• **Given text**
I wish I had written this article. I have an article I’ve been working on that root causes this behavior as “Software Engineering is not Computer Science”. This is not an anti-intellectual position, but an acknowledgement that when we do things like design cars we don’t hire exclusively theoretical physicists even though we fully expect mechanical engineers to know and apply a large amount of physics.
Also our industries cargo culting of certain CS101 keywords while disdaining things on the implementation side has directly lead to some ridiculously slow applications. Such as the database performance issues mentioned in the article.
As an industry we’ve somehow assumed that people smart enough to understand CS concepts are smart enough to apply those concepts in new areas. Perhaps that’s statement is true, but the reality is all too often they simply don’t. And that’s how we end up with people who simultaneously understand b-trees well enough to implement them but don’t think to review their database’s documentation on “CREATE INDEX”.
There’s a fun flip side to this phenomenon which is that you can often solve 3SAT or even the halting problem in practice. Obviously one can’t push this too far (and by solve the halting problem I obviously mean solve specific instances of whether a program will halt) but CS undergrads seem to assign mythical difficulties to concrete instances of these problems that are actually surmountable in the real world. There’s a reason 3SAT isn’t used as the basis of a cryptographic protocol.
One thing I liked about my own undergrad (~20 yrs ago) is that the juxtaposition of two classes helped me avoid this particular pitfall. In Algorithms, SAT was a canonical example of a “hard” problem, and you proved other problems hard through reduction to SAT. But in Artificial Intelligence, SAT was a canonical example of a tractable-in-practice problem, and you could show other problems tractable through… reduction to SAT.
Alas, symbolic planning is pretty out of favor in 2023, so undergrads are unlikely to run across that particular example in an intro AI class. Maybe a programming languages class introducing formal methods could serve that role.
This is something that CS undergraduate education covers (using randomized algorithms, which can be used to solve many problems where as you say there are pathological cases, but they are only a small fraction of the sample space)?
What CS undergrad covers and what CS undergrads remember & understand a year or two out of college are overlapping but distinct. Like who the hell remembers how the pumping lemma works without looking it up?

• **Stored rows**

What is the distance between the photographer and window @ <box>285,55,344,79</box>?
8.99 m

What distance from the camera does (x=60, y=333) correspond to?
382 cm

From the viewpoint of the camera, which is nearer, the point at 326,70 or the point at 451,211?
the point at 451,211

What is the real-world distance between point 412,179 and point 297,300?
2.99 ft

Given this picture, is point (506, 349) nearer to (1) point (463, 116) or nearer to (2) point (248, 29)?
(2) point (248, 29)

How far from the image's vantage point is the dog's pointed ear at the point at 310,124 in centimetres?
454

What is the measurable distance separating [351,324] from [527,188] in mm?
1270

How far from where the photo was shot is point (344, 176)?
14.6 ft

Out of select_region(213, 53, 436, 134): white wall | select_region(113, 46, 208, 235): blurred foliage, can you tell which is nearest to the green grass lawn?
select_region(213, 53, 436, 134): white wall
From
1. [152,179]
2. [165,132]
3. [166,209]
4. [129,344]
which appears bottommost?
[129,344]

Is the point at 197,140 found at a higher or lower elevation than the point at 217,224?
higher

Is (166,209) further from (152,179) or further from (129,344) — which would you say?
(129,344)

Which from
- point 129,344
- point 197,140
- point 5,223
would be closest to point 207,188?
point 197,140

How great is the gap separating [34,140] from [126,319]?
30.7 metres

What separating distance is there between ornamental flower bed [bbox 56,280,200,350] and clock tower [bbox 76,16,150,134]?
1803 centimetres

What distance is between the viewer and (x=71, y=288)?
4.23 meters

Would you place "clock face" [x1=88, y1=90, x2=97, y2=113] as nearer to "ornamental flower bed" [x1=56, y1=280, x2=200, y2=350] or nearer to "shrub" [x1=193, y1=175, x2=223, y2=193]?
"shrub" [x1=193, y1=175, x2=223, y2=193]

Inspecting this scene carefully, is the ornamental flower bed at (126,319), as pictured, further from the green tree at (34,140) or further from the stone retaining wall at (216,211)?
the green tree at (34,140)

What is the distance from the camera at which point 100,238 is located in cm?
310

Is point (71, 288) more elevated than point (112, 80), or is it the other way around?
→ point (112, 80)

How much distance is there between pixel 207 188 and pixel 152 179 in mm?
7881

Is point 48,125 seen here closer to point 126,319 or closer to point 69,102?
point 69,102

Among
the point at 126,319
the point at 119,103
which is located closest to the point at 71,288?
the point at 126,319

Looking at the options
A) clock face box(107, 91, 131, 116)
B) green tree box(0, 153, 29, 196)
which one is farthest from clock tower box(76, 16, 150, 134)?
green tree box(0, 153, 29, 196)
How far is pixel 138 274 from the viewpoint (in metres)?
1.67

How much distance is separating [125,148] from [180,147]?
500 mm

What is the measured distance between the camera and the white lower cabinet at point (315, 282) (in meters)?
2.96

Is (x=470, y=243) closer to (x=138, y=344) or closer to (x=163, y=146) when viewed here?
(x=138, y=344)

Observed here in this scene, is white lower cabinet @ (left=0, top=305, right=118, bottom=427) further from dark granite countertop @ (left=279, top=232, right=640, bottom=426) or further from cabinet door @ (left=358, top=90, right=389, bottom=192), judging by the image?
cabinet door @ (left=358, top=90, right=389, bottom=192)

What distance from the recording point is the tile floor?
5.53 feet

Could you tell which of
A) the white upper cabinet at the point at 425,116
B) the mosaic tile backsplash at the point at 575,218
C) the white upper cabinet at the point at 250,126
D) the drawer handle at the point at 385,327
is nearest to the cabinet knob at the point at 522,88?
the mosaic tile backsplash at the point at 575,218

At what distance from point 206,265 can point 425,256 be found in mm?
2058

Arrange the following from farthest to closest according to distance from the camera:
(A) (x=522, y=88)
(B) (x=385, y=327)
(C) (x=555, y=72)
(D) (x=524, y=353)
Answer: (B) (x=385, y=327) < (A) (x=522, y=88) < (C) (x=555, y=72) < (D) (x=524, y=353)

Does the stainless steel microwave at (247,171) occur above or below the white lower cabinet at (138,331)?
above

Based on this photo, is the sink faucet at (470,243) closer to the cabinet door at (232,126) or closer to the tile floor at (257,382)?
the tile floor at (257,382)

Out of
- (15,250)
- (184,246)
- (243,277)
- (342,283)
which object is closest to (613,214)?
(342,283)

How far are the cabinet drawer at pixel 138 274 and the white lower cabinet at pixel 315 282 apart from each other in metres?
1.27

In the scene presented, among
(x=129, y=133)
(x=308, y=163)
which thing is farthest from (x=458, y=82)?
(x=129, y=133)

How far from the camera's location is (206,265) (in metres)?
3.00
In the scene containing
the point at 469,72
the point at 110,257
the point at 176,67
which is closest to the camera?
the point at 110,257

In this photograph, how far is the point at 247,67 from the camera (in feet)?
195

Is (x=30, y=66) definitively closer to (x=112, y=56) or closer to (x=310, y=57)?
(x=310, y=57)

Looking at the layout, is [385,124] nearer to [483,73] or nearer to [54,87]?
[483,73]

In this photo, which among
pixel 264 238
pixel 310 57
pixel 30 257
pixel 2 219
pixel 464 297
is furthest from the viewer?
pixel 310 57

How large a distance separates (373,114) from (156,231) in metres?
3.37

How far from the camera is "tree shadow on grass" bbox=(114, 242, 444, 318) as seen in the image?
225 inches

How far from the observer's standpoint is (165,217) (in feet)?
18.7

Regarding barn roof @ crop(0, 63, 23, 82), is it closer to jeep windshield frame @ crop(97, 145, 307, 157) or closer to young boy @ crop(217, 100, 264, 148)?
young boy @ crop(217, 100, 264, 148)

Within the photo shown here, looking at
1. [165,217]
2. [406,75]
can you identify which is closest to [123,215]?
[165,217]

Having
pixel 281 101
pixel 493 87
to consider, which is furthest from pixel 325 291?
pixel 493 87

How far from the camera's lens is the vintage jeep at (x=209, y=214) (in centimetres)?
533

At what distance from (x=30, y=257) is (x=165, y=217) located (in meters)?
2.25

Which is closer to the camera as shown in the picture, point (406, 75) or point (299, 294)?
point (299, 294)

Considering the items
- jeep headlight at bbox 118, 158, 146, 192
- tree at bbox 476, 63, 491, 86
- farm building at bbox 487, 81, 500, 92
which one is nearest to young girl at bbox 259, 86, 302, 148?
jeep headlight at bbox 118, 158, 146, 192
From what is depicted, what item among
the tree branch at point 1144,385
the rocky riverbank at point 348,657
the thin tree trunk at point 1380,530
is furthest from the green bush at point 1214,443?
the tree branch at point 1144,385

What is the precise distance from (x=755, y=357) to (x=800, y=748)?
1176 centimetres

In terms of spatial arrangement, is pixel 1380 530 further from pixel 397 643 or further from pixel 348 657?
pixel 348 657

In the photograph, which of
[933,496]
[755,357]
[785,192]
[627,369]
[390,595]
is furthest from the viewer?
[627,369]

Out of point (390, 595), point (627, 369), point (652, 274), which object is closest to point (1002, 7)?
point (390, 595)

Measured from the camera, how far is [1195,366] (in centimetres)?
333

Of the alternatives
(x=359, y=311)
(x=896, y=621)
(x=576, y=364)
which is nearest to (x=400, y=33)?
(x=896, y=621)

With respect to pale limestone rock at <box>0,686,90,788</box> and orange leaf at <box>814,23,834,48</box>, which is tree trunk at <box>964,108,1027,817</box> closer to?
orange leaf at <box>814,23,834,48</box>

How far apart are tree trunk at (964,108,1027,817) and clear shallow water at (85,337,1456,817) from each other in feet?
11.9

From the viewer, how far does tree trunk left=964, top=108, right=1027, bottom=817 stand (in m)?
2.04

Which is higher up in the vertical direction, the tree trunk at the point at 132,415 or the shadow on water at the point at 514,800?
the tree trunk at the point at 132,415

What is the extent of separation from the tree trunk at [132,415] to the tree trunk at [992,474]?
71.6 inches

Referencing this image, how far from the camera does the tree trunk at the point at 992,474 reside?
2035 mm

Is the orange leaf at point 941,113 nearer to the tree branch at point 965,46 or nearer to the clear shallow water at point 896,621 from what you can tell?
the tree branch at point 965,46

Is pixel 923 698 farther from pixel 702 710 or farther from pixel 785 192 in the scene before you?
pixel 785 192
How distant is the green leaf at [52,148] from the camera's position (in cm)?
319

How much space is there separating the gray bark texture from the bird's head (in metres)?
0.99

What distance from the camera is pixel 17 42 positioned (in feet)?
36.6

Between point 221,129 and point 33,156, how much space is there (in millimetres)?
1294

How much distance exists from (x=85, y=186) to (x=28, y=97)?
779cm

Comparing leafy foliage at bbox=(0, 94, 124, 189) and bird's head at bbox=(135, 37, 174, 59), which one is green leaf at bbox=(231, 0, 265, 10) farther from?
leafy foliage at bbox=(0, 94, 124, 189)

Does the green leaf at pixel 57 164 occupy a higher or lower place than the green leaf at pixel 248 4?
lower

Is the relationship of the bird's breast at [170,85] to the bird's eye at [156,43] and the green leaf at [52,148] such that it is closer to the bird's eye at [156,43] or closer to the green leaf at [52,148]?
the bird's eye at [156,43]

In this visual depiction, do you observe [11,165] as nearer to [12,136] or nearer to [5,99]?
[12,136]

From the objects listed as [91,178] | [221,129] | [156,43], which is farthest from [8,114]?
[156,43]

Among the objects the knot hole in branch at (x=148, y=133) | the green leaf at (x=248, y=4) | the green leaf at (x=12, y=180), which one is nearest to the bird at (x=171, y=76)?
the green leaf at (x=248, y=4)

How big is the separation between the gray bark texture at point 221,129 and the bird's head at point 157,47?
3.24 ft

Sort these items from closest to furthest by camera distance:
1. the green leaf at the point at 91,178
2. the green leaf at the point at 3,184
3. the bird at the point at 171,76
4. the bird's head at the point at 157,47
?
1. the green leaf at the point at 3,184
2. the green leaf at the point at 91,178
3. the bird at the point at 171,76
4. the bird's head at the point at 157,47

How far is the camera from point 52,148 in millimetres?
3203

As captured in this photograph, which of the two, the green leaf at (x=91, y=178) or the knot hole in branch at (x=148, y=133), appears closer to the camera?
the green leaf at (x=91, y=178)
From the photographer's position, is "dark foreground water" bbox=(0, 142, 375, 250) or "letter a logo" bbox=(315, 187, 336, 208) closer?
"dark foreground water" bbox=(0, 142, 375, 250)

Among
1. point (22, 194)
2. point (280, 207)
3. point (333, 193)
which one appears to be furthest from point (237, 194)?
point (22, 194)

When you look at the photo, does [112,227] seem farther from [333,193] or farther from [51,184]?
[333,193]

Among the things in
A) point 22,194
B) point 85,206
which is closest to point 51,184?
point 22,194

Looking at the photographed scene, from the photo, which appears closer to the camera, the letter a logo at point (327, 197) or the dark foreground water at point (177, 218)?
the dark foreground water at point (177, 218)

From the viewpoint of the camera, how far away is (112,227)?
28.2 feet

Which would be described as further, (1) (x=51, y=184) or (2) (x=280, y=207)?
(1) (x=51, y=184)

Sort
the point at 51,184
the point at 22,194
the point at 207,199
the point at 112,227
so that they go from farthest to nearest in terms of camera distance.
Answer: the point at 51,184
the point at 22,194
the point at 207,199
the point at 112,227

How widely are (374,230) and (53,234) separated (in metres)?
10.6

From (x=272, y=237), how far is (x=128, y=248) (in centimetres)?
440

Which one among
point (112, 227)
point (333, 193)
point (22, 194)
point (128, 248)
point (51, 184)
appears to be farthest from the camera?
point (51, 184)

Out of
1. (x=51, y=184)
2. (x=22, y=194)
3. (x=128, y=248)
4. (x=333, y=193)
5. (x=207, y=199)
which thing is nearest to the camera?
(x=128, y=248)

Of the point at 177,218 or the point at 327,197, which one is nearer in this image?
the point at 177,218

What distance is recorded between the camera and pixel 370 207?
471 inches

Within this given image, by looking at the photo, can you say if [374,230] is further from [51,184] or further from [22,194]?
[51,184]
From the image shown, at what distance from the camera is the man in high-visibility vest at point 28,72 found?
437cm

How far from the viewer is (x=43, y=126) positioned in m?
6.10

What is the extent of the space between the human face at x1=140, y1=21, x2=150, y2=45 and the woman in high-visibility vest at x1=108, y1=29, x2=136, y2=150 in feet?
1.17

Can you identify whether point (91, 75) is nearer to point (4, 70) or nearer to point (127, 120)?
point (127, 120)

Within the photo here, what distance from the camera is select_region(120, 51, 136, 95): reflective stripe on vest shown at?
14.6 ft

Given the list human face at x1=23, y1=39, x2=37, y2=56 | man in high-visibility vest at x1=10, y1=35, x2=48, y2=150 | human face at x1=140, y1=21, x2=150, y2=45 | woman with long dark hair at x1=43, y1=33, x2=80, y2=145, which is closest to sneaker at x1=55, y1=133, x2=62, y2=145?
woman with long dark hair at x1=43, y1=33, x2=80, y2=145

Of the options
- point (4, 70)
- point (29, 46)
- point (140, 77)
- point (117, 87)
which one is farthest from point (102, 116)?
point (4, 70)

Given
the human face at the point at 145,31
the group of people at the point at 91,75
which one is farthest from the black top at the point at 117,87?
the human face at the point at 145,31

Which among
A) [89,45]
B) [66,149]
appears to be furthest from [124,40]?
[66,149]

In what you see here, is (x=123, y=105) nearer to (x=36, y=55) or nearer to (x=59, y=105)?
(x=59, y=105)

• **Exercise requirements**
- 1) According to the thread, which undergraduate class treated SAT as a problem that is tractable in practice?
- 2) Extract from the thread the passage that begins with the words containing "I wish I had" and ends with "amount of physics.".

• **Worked answers**
- 1) Artificial Intelligence.

- 2)
I wish I had written this article. I have an article I’ve been working on that root causes this behavior as “Software Engineering is not Computer Science”. This is not an anti-intellectual position, but an acknowledgement that when we do things like design cars we don’t hire exclusively theoretical physicists even though we fully expect mechanical engineers to know and apply a large amount of physics.